▶ _Exercise directions_
What you return must match the records below exactly, down to each character.

▶ _Task inputs_
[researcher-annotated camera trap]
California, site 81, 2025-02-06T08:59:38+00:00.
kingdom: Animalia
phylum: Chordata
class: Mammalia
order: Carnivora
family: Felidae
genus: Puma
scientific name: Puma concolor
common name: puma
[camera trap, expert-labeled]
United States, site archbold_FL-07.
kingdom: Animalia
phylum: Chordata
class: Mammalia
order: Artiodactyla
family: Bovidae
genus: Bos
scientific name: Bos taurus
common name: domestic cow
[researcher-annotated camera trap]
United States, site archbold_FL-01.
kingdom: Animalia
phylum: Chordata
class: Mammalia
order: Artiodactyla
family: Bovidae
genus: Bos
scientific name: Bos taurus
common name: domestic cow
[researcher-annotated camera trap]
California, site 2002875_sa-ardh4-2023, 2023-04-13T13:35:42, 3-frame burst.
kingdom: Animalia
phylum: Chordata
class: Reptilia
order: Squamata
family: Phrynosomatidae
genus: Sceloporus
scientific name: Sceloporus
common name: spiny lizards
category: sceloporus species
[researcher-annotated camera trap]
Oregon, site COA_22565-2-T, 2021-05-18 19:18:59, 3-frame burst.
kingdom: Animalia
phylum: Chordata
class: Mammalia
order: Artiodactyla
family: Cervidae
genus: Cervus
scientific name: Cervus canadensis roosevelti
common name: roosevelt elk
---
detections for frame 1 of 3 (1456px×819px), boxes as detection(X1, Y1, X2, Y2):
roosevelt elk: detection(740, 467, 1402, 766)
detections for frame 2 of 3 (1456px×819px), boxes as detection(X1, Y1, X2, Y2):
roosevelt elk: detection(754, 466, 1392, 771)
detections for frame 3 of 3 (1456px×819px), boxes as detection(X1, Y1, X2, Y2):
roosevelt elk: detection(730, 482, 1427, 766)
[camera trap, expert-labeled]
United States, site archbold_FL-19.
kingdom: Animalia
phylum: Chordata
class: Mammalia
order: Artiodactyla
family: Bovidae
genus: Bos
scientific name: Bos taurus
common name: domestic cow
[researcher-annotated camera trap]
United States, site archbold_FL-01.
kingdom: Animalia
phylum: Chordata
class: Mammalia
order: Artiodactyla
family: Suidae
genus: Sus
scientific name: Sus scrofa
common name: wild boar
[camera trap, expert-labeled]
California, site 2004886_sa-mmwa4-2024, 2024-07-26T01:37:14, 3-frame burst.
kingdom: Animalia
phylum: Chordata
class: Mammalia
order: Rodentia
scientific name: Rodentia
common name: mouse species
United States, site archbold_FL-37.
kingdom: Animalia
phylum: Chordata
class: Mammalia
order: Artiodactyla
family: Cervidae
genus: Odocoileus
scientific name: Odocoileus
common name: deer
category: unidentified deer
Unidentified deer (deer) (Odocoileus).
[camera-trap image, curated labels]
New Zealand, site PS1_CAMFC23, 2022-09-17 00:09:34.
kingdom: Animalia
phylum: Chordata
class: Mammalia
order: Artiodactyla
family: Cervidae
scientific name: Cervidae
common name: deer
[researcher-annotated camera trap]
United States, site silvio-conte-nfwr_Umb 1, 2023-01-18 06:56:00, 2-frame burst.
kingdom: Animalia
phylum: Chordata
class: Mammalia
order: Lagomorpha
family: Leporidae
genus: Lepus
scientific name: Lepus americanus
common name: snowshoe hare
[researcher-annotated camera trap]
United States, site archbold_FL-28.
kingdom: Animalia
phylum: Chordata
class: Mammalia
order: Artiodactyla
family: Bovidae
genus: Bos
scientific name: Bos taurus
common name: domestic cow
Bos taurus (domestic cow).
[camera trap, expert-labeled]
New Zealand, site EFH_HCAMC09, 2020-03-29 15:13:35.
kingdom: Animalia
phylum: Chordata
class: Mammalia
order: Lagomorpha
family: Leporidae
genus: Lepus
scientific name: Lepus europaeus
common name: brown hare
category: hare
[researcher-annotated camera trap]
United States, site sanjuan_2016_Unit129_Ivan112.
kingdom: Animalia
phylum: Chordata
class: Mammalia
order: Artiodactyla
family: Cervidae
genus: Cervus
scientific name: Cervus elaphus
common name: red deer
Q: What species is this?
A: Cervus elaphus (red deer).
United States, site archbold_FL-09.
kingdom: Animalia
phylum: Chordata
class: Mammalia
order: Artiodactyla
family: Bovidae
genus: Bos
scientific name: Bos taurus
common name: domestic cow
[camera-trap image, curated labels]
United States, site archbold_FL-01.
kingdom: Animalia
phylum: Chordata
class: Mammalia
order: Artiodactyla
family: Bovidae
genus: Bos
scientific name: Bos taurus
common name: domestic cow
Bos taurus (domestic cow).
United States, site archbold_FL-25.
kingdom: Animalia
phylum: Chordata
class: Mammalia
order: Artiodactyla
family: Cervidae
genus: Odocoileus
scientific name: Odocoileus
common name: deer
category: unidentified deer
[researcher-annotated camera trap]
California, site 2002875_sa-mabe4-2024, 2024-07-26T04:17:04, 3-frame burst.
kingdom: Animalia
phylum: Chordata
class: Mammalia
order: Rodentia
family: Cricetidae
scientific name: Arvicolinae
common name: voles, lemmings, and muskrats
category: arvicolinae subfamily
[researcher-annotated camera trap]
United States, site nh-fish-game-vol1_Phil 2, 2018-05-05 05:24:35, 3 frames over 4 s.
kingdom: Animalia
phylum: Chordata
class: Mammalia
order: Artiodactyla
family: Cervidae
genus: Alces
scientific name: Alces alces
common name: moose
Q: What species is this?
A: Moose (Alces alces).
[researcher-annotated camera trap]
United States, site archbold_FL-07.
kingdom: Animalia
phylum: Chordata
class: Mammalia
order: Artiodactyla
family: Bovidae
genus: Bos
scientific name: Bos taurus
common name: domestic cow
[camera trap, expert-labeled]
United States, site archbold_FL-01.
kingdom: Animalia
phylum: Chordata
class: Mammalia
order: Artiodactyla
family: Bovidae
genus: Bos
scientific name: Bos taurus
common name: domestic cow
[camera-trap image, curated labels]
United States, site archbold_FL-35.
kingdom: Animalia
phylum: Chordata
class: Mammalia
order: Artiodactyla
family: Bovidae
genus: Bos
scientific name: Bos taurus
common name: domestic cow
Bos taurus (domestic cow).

▶ _Written answer_
[researcher-annotated camera trap]
California, site 81, 2025-02-06T08:59:38+00:00.
kingdom: Animalia
phylum: Chordata
class: Mammalia
order: Carnivora
family: Felidae
genus: Puma
scientific name: Puma concolor
common name: puma
[camera trap, expert-labeled]
United States, site archbold_FL-07.
kingdom: Animalia
phylum: Chordata
class: Mammalia
order: Artiodactyla
family: Bovidae
genus: Bos
scientific name: Bos taurus
common name: domestic cow
[researcher-annotated camera trap]
United States, site archbold_FL-01.
kingdom: Animalia
phylum: Chordata
class: Mammalia
order: Artiodactyla
family: Bovidae
genus: Bos
scientific name: Bos taurus
common name: domestic cow
[researcher-annotated camera trap]
California, site 2002875_sa-ardh4-2023, 2023-04-13T13:35:42, 3-frame burst.
kingdom: Animalia
phylum: Chordata
class: Reptilia
order: Squamata
family: Phrynosomatidae
genus: Sceloporus
scientific name: Sceloporus
common name: spiny lizards
category: sceloporus species
[researcher-annotated camera trap]
Oregon, site COA_22565-2-T, 2021-05-18 19:18:59, 3-frame burst.
kingdom: Animalia
phylum: Chordata
class: Mammalia
order: Artiodactyla
family: Cervidae
genus: Cervus
scientific name: Cervus canadensis roosevelti
common name: roosevelt elk
---
detections for frame 1 of 3 (1456px×819px), boxes as detection(X1, Y1, X2, Y2):
roosevelt elk: detection(740, 467, 1402, 766)
detections for frame 2 of 3 (1456px×819px), boxes as detection(X1, Y1, X2, Y2):
roosevelt elk: detection(754, 466, 1392, 771)
detections for frame 3 of 3 (1456px×819px), boxes as detection(X1, Y1, X2, Y2):
roosevelt elk: detection(730, 482, 1427, 766)
[camera trap, expert-labeled]
United States, site archbold_FL-19.
kingdom: Animalia
phylum: Chordata
class: Mammalia
order: Artiodactyla
family: Bovidae
genus: Bos
scientific name: Bos taurus
common name: domestic cow
[researcher-annotated camera trap]
United States, site archbold_FL-01.
kingdom: Animalia
phylum: Chordata
class: Mammalia
order: Artiodactyla
family: Suidae
genus: Sus
scientific name: Sus scrofa
common name: wild boar
[camera trap, expert-labeled]
California, site 2004886_sa-mmwa4-2024, 2024-07-26T01:37:14, 3-frame burst.
kingdom: Animalia
phylum: Chordata
class: Mammalia
order: Rodentia
scientific name: Rodentia
common name: mouse species
United States, site archbold_FL-37.
kingdom: Animalia
phylum: Chordata
class: Mammalia
order: Artiodactyla
family: Cervidae
genus: Odocoileus
scientific name: Odocoileus
common name: deer
category: unidentified deer
Unidentified deer (deer) (Odocoileus).
[camera-trap image, curated labels]
New Zealand, site PS1_CAMFC23, 2022-09-17 00:09:34.
kingdom: Animalia
phylum: Chordata
class: Mammalia
order: Artiodactyla
family: Cervidae
scientific name: Cervidae
common name: deer
[researcher-annotated camera trap]
United States, site silvio-conte-nfwr_Umb 1, 2023-01-18 06:56:00, 2-frame burst.
kingdom: Animalia
phylum: Chordata
class: Mammalia
order: Lagomorpha
family: Leporidae
genus: Lepus
scientific name: Lepus americanus
common name: snowshoe hare
[researcher-annotated camera trap]
United States, site archbold_FL-28.
kingdom: Animalia
phylum: Chordata
class: Mammalia
order: Artiodactyla
family: Bovidae
genus: Bos
scientific name: Bos taurus
common name: domestic cow
Bos taurus (domestic cow).
[camera trap, expert-labeled]
New Zealand, site EFH_HCAMC09, 2020-03-29 15:13:35.
kingdom: Animalia
phylum: Chordata
class: Mammalia
order: Lagomorpha
family: Leporidae
genus: Lepus
scientific name: Lepus europaeus
common name: brown hare
category: hare
[researcher-annotated camera trap]
United States, site sanjuan_2016_Unit129_Ivan112.
kingdom: Animalia
phylum: Chordata
class: Mammalia
order: Artiodactyla
family: Cervidae
genus: Cervus
scientific name: Cervus elaphus
common name: red deer
Q: What species is this?
A: Cervus elaphus (red deer).
United States, site archbold_FL-09.
kingdom: Animalia
phylum: Chordata
class: Mammalia
order: Artiodactyla
family: Bovidae
genus: Bos
scientific name: Bos taurus
common name: domestic cow
[camera-trap image, curated labels]
United States, site archbold_FL-01.
kingdom: Animalia
phylum: Chordata
class: Mammalia
order: Artiodactyla
family: Bovidae
genus: Bos
scientific name: Bos taurus
common name: domestic cow
Bos taurus (domestic cow).
United States, site archbold_FL-25.
kingdom: Animalia
phylum: Chordata
class: Mammalia
order: Artiodactyla
family: Cervidae
genus: Odocoileus
scientific name: Odocoileus
common name: deer
category: unidentified deer
[researcher-annotated camera trap]
California, site 2002875_sa-mabe4-2024, 2024-07-26T04:17:04, 3-frame burst.
kingdom: Animalia
phylum: Chordata
class: Mammalia
order: Rodentia
family: Cricetidae
scientific name: Arvicolinae
common name: voles, lemmings, and muskrats
category: arvicolinae subfamily
[researcher-annotated camera trap]
United States, site nh-fish-game-vol1_Phil 2, 2018-05-05 05:24:35, 3 frames over 4 s.
kingdom: Animalia
phylum: Chordata
class: Mammalia
order: Artiodactyla
family: Cervidae
genus: Alces
scientific name: Alces alces
common name: moose
Q: What species is this?
A: Moose (Alces alces).
[researcher-annotated camera trap]
United States, site archbold_FL-07.
kingdom: Animalia
phylum: Chordata
class: Mammalia
order: Artiodactyla
family: Bovidae
genus: Bos
scientific name: Bos taurus
common name: domestic cow
[camera trap, expert-labeled]
United States, site archbold_FL-01.
kingdom: Animalia
phylum: Chordata
class: Mammalia
order: Artiodactyla
family: Bovidae
genus: Bos
scientific name: Bos taurus
common name: domestic cow
[camera-trap image, curated labels]
United States, site archbold_FL-35.
kingdom: Animalia
phylum: Chordata
class: Mammalia
order: Artiodactyla
family: Bovidae
genus: Bos
scientific name: Bos taurus
common name: domestic cow
Bos taurus (domestic cow).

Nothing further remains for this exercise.